Page 23 of Little Girl Lost


  James wraps his arms around me from behind and I let him. It feels right, honest, and most of all, like he belongs there.

  “Who do you think the girl is?” he whispers warm into my ear and my body tingles. “You still think she’s Heather’s?”

  “I don’t know.” My head hurts just thinking about it. “I honestly don’t know if Heather was well enough to pull that off. Maybe she’s from the shelter? He could have paid off some crackhead to borrow her kid. Nothing would shock me anymore. Where is your dad, anyway? He usually doesn’t sleep in this long.” I glance past his shoulder, but his body tenses behind me so I drop it. In truth, I don’t feel like going there either.

  My phone buzzes. “It’s McCafferty.”

  Hear the news?

  I show the phone to James. “You think she knows?”

  “Doubt it.” We turn on the television and Concordia lights up the screen, a forest quartered off with caution tape, and I turn up the volume.

  “They must have found a body.” James leans in, studying the screen intently. “That’s on the border of town about fifteen minutes away.”

  A woman takes over the screen, Gretchen MacAfee, and both James and I share a dissatisfied growl. A redhead stands next to her bundled in a navy wool coat. Frost lies over the ground, washing the earth in a patina of innocence.

  “Three murders, three days, all of them involving the very same type of weapon.” She holds up a hatchet and I catch my breath. “Heather Evans was a recently widowed mother of two who had turned her kids into foster care over a year ago because of the crushing weight of her loss.” The woman standing next to her nods.

  “Oh my God.” Heather was a widow. Her children abandoned to some crappy state run system.

  The redhead nods in agreement. “Authorities claim she had given them up to pursue a relationship with a woman. She was off to pursue love. It’s just so twisted. As a mother, I really can’t wrap my head around that one.”

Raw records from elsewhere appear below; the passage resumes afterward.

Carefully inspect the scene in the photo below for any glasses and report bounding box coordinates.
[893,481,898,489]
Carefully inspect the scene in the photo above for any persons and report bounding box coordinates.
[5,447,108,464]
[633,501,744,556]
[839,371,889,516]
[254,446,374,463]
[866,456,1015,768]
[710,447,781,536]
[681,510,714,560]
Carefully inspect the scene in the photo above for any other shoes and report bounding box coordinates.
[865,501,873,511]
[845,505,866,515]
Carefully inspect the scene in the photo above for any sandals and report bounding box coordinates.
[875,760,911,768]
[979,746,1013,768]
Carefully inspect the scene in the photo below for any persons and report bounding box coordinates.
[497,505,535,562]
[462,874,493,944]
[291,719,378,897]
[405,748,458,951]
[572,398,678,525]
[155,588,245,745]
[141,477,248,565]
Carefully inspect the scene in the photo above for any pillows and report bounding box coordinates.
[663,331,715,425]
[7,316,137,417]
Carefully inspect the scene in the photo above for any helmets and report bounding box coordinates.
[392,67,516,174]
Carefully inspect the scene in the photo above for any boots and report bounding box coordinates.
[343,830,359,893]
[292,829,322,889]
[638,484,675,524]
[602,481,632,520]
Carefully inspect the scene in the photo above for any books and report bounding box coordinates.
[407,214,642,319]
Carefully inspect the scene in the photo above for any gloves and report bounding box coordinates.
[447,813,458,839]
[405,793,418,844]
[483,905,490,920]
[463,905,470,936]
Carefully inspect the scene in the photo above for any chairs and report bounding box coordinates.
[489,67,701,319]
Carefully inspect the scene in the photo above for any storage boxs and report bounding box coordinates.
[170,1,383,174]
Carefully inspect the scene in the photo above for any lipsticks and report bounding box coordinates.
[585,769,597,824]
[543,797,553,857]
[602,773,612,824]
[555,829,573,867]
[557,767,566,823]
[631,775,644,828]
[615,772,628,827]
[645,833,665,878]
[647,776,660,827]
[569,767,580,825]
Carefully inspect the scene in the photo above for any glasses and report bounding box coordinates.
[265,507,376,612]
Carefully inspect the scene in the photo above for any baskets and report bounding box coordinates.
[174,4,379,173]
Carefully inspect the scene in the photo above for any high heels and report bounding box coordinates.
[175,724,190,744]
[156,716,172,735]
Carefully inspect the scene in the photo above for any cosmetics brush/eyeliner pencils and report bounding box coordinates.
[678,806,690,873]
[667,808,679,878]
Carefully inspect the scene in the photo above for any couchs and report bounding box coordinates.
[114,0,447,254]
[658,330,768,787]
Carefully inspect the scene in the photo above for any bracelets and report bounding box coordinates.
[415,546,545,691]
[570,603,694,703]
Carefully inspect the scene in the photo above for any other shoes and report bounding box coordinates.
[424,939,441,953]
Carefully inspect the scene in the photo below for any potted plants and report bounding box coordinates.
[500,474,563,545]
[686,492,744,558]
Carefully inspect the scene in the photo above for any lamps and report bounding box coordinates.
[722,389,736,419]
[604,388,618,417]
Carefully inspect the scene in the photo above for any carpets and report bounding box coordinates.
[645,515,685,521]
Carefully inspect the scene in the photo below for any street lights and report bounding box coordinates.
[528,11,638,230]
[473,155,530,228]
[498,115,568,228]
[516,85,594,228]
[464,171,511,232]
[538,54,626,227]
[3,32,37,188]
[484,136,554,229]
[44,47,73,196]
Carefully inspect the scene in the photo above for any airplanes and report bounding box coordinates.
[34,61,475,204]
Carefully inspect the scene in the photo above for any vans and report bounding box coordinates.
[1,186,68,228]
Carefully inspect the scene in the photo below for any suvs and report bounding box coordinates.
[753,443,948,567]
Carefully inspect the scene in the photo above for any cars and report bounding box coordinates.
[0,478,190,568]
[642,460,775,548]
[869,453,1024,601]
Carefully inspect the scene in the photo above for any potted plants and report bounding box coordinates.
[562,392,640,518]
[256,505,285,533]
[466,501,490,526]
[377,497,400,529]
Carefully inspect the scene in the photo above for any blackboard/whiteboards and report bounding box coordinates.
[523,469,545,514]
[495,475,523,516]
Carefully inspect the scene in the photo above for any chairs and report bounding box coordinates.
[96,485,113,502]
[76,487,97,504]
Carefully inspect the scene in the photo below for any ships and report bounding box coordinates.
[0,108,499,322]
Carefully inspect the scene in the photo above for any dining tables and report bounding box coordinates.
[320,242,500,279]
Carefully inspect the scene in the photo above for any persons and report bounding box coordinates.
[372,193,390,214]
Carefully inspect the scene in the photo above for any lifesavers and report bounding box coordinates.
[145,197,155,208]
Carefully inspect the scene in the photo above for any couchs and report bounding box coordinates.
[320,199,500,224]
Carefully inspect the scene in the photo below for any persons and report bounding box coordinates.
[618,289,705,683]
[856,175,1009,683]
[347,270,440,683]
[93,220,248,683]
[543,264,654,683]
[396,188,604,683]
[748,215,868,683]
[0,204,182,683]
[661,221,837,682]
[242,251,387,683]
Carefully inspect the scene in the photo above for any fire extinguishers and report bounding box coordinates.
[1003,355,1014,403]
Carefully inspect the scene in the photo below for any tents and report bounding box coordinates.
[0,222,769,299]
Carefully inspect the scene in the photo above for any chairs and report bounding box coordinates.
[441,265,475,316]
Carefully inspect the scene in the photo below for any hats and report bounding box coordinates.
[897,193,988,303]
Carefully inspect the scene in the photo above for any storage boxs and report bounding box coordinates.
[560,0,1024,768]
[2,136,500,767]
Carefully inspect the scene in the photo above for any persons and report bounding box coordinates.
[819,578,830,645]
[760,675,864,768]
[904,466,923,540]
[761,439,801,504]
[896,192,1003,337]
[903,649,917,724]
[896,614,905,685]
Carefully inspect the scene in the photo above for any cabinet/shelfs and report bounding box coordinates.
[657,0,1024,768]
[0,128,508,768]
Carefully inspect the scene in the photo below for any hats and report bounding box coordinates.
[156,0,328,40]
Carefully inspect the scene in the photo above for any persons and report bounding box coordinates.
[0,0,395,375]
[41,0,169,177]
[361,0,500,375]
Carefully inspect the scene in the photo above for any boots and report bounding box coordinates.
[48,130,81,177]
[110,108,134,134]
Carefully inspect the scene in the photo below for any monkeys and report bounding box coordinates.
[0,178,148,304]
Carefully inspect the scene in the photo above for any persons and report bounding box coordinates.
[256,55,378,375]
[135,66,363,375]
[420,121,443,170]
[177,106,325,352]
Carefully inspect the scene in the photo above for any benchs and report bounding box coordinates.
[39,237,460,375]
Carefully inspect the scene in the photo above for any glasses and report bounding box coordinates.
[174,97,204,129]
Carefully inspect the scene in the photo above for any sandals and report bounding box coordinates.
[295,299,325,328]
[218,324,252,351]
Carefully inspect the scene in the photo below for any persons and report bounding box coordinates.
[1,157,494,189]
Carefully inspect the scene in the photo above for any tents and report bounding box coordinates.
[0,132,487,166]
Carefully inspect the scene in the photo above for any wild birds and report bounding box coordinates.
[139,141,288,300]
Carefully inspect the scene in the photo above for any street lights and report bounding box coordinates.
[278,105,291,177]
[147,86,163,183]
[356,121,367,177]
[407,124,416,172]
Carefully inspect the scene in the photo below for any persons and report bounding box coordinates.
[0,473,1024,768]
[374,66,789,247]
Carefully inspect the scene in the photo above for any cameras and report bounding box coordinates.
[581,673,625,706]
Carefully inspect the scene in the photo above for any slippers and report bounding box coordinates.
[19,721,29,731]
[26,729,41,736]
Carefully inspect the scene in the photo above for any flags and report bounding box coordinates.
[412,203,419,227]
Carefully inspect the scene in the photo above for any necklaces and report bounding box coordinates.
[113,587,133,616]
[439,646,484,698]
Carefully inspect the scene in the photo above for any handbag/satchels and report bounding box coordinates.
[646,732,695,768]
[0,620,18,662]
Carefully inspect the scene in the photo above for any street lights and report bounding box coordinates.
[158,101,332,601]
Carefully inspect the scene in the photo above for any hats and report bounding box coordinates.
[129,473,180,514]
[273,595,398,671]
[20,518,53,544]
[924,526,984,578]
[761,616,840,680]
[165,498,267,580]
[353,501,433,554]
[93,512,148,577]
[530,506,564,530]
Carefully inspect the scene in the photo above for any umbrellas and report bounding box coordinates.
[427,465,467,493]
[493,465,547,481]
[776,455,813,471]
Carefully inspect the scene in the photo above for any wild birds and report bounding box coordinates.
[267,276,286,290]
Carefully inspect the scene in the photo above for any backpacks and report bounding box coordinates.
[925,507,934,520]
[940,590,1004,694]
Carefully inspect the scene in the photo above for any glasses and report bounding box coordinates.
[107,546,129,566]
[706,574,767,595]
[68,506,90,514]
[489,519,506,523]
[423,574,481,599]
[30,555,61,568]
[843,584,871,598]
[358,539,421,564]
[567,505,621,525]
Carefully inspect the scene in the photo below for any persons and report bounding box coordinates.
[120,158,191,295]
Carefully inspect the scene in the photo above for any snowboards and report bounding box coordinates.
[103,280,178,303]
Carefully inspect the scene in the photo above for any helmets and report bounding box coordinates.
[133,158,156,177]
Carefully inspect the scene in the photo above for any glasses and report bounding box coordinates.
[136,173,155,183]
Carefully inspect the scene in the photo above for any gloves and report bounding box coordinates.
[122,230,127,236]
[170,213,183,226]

  A woman. Was I that woman? Oh my God, I was that woman.

  Gretchen smirks. “And the librarian. Nora Stewart. How is that connected? Nora was a Black Stone Indian. Only a very small remnant is left from that tribe.”

  My blood runs cold. Nora, the librarian. “She wanted to speak with me.” The words come from me numb.

  “Who did?” James rattles my hand as if trying to pull me from my trance. “Heather or the librarian?”

  “Both.”

  The redhead tsks into her mic. “Such a senseless tragedy unfolding here. They are such a small remnant. Of course, rumors have persisted for years regarding the curse of the tribe.”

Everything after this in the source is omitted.